_Task goal_
Please pull out each line in the records below that contains the word "taken". Case counts, so match capital and lowercase letters.

··· Excerpted records ···

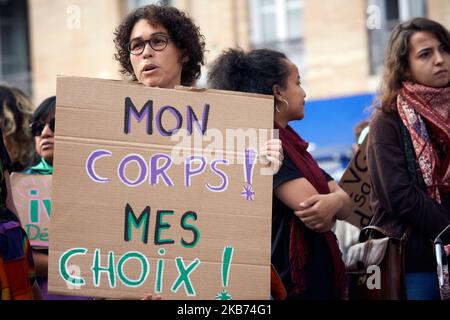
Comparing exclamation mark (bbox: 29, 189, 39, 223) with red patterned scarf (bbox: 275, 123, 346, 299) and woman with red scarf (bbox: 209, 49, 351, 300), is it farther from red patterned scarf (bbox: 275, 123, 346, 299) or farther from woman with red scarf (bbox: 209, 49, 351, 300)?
red patterned scarf (bbox: 275, 123, 346, 299)

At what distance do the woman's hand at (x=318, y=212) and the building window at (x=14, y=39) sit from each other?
50.4ft

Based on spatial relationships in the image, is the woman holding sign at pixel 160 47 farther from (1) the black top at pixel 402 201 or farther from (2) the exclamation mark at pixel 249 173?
(1) the black top at pixel 402 201

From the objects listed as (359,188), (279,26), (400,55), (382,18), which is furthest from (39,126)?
(279,26)

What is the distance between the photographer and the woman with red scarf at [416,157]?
12.4ft

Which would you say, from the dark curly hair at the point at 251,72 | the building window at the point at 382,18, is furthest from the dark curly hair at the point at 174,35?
the building window at the point at 382,18

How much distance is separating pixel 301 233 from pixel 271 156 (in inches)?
19.4

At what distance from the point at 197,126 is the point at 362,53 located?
10666 mm

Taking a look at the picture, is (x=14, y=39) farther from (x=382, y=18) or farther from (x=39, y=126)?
(x=39, y=126)

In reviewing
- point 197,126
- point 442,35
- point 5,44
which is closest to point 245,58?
point 197,126

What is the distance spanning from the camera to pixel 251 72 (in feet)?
12.3

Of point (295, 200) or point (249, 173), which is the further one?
point (295, 200)

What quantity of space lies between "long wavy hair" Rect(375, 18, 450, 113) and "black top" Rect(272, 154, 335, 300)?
0.80m

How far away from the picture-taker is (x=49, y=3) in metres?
16.8

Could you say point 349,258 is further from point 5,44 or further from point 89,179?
point 5,44
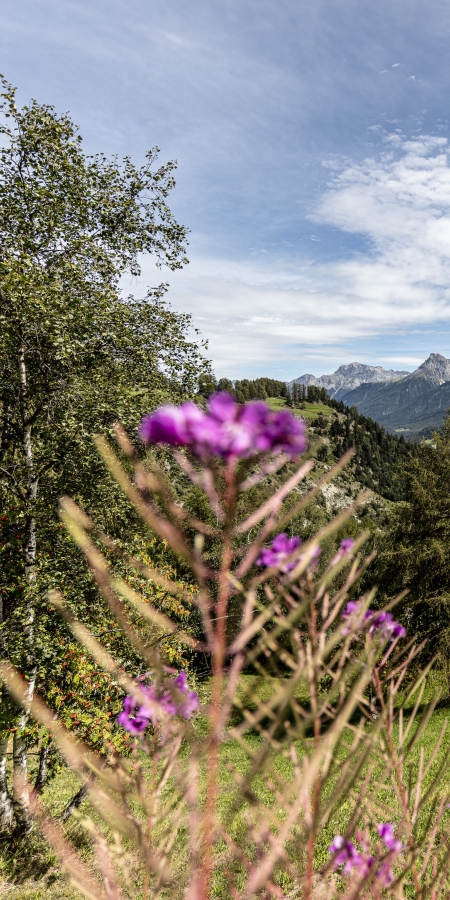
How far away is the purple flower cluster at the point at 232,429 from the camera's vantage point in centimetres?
70

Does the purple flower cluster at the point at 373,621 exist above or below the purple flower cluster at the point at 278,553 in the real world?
below

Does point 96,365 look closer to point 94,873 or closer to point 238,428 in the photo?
point 238,428

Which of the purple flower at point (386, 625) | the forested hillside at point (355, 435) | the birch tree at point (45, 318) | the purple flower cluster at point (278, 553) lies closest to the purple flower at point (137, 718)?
the purple flower cluster at point (278, 553)

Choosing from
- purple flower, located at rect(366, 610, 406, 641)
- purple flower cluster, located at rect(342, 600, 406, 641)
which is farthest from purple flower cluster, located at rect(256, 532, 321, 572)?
purple flower, located at rect(366, 610, 406, 641)

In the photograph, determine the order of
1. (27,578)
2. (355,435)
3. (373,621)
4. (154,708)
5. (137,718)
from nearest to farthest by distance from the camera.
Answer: (154,708), (137,718), (373,621), (27,578), (355,435)

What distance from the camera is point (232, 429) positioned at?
2.36ft

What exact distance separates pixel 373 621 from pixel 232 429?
1226 millimetres

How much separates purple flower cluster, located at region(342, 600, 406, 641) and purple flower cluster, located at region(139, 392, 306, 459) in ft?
2.33

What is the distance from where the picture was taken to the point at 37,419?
26.9 ft

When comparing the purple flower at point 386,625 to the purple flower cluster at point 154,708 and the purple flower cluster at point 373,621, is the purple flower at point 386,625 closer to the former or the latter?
the purple flower cluster at point 373,621

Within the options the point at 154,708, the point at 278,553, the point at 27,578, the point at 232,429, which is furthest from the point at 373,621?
the point at 27,578

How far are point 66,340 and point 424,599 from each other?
15.7 m

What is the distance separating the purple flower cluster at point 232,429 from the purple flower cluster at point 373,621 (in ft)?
2.33

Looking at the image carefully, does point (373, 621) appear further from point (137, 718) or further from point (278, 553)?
point (137, 718)
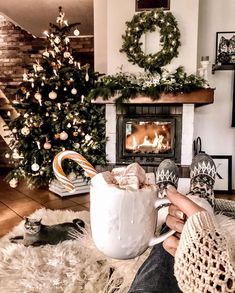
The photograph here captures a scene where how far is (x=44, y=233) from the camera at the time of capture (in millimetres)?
2107

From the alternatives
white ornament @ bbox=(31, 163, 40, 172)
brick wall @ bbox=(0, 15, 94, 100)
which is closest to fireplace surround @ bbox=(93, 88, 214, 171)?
white ornament @ bbox=(31, 163, 40, 172)

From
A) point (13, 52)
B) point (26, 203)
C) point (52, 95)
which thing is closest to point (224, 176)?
point (52, 95)

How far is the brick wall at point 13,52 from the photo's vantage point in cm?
502

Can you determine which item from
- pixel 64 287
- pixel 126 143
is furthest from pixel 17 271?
pixel 126 143

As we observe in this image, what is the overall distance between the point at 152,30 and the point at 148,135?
120 cm

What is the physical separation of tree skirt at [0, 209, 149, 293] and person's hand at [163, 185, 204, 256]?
3.17ft

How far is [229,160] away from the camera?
3592 mm

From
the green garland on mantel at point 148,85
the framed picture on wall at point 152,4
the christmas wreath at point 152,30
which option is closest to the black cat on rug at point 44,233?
the green garland on mantel at point 148,85

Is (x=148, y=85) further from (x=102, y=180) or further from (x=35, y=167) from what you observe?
(x=102, y=180)

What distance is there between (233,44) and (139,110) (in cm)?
144

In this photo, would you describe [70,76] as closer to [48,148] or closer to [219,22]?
[48,148]

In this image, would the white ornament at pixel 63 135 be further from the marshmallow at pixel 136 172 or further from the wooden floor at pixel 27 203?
the marshmallow at pixel 136 172

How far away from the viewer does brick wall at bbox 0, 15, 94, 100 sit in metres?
5.02

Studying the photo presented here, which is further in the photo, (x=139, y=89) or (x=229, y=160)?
(x=229, y=160)
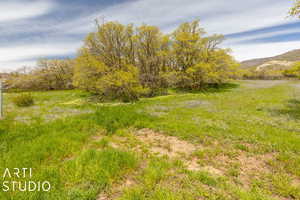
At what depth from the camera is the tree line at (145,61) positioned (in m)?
18.6

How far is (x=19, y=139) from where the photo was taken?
550cm

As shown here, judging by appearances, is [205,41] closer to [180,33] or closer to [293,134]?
[180,33]

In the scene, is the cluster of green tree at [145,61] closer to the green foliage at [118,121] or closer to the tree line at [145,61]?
the tree line at [145,61]

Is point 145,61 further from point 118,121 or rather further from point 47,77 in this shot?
point 47,77

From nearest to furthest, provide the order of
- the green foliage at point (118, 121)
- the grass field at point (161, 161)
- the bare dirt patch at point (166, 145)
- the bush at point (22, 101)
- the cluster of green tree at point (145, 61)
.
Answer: the grass field at point (161, 161), the bare dirt patch at point (166, 145), the green foliage at point (118, 121), the bush at point (22, 101), the cluster of green tree at point (145, 61)

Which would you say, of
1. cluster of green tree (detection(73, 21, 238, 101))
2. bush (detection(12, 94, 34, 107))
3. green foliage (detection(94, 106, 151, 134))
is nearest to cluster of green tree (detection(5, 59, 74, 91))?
cluster of green tree (detection(73, 21, 238, 101))

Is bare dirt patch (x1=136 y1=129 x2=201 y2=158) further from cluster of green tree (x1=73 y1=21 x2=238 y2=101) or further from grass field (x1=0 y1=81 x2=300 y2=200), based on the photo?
cluster of green tree (x1=73 y1=21 x2=238 y2=101)

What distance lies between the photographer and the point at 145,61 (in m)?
23.6

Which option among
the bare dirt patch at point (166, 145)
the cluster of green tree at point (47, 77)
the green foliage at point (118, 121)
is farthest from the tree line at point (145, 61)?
the cluster of green tree at point (47, 77)

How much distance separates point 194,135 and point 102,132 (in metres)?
4.62

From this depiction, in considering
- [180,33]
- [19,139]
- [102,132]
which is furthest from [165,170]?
[180,33]

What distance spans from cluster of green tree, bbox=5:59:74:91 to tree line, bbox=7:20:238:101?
16.5m

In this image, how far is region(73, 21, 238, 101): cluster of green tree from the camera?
18.6m

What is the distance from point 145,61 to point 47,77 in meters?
33.6
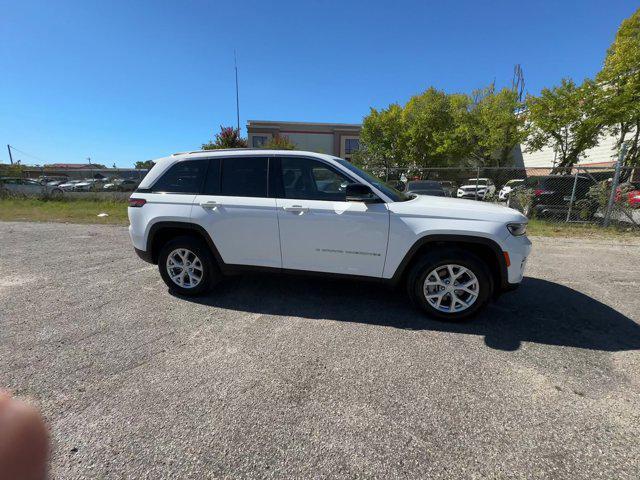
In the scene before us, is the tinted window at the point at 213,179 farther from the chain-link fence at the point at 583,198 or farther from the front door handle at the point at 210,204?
the chain-link fence at the point at 583,198

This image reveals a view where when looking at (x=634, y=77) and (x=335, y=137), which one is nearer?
(x=634, y=77)

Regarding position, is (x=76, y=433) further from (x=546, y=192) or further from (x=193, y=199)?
(x=546, y=192)

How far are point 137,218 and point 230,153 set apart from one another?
1486 mm

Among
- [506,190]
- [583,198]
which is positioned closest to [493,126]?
[506,190]

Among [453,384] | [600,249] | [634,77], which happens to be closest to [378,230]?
[453,384]

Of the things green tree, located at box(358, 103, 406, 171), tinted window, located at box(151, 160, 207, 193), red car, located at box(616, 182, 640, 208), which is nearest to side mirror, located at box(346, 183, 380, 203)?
tinted window, located at box(151, 160, 207, 193)

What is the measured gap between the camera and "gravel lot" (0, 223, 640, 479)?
190cm

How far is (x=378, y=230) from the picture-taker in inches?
136

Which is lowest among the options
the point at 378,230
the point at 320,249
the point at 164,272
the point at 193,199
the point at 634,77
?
the point at 164,272

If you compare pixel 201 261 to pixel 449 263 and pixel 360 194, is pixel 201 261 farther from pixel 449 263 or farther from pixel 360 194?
pixel 449 263

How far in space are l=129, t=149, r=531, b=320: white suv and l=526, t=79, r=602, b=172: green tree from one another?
1572 centimetres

···

_Task solution_
What is the distance from where the picture was taken to the point at 37,419?
How far is (x=19, y=139) from where the photo was taken?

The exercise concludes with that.